Many financial advisors and their clients find it difficult to project health care costs in retirement. But a new study offers strategies that may help, says Matt Sommer, Director of the Retirement Strategy Group, and Ben Rizzuto, Retirement Director.
Health care is likely to be one of the largest expenses a client faces in retirement. Consider: In 2018, a couple aged 65 was estimated to need $296,000 in savings for a 90% chance of covering medical costs in old age, according to the Employee Benefit Research Institute.1
The figure is substantial – and just a starting point, given the difficulty of predicting health care costs. Still, a growing body of research shows that retirees wish they had thought more about medical expenses prior to leaving the workforce, making this calculation an important one for advisors and their clients.
Fortunately, a joint study from The Vanguard Group and Mercer offers an alternative way of calculating health care costs. Rather than focus on a lump sum, the report says to look at what medical expenses could be for a retiree on an annual basis. And for a more accurate estimate, advisors and their clients should consider four criteria: health risk, supplemental coverage, geographic location and income.
By taking clients through a simple set of questions, you can potentially put clients’ minds at ease and create a more fine-tuned financial plan.
As a first step, determine if a client’s health is considered to be low, medium or high risk. Health conditions can intensify as people age, but establishing the current risk level is an important starting point.
Does your client have two or more chronic conditions? Does he or she smoke? High-risk individuals typically are smokers, visit the doctor regularly and have two or more chronic conditions, while low-risk individuals are free of chronic conditions.

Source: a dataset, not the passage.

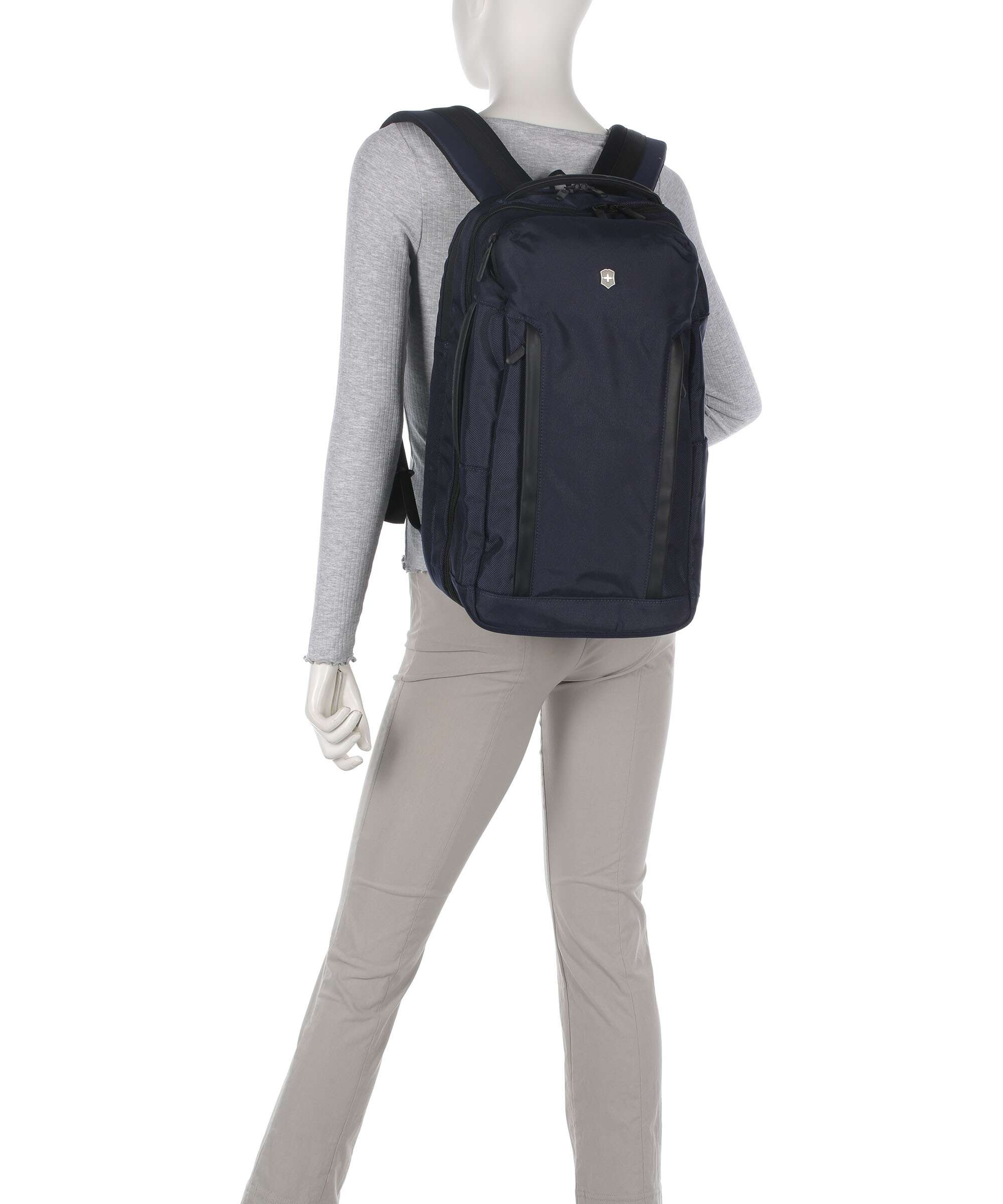 Victorinox Altmont Professional Laptop backpack navy blue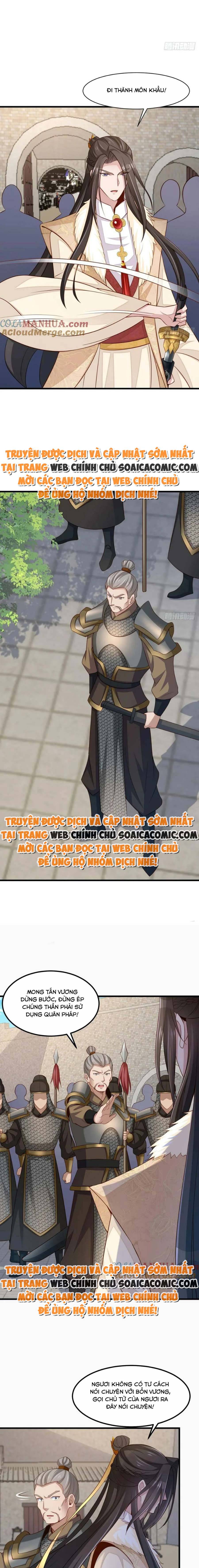 Ninita Yêu Dấu - Phần 2 Chap 985.2 - Next Chap 986.2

Depending on the risk level, a client could face annual health care costs ranging from a median of $3,400 (low risk) to as much as $7,600 (high risk), according to the study.2
The type of Medicare coverage a client chooses, including whether he or she opts for a supplemental (Medigap) policy, will also impact health care costs in retirement.
In 2018, annual premiums for traditional Medicare, Supplement Plan F or Supplement Plan N were $1,800, $2,900 and $3,600, respectively. Once the type of coverage is determined, you can then project out-of-pocket costs based on the client’s health risk level. Plan N, for example, has higher premiums but offers more comprehensive coverage, which could reduce out-of-pocket costs for high-risk individuals.
Location matters when it comes to Medicare premiums. According to the study, in 2018, premiums for the least-expensive Supplement Plan F ranged from $1,488 to $3,348 across the country. And while the Northeast had some of the highest costs, other states such as Missouri and Minnesota had higher premiums than typically pricey areas such as California and Virginia.
The final piece of this puzzle is income. Medicare Part B and Part D premiums will vary based on a recipient’s adjusted gross income, as well as marital status. Taking this into account will add another layer of detail to the estimate.
Putting It All Together
Using these four criteria, you may be better able to estimate your client’s health expenses. According to the study, in 2018, a typical 65-year-old woman could expect about $5,200 in health care costs. That amount may seem more achievable for clients, as well as easier for you as an advisor to plan around.
1. Vanderhei, Jack; Paul Fronstin. “Savings Medicare Beneficiaries Need for Health Expenses: Some Couples Could Need as Much as $400,000, Up From $370,000 in 2017.” EBRI Issue Brief, 8 Oct 2018. ebri.org.
2. Mercer-Vanguard health care cost model, 2018. All estimates are for a 65-year-old woman.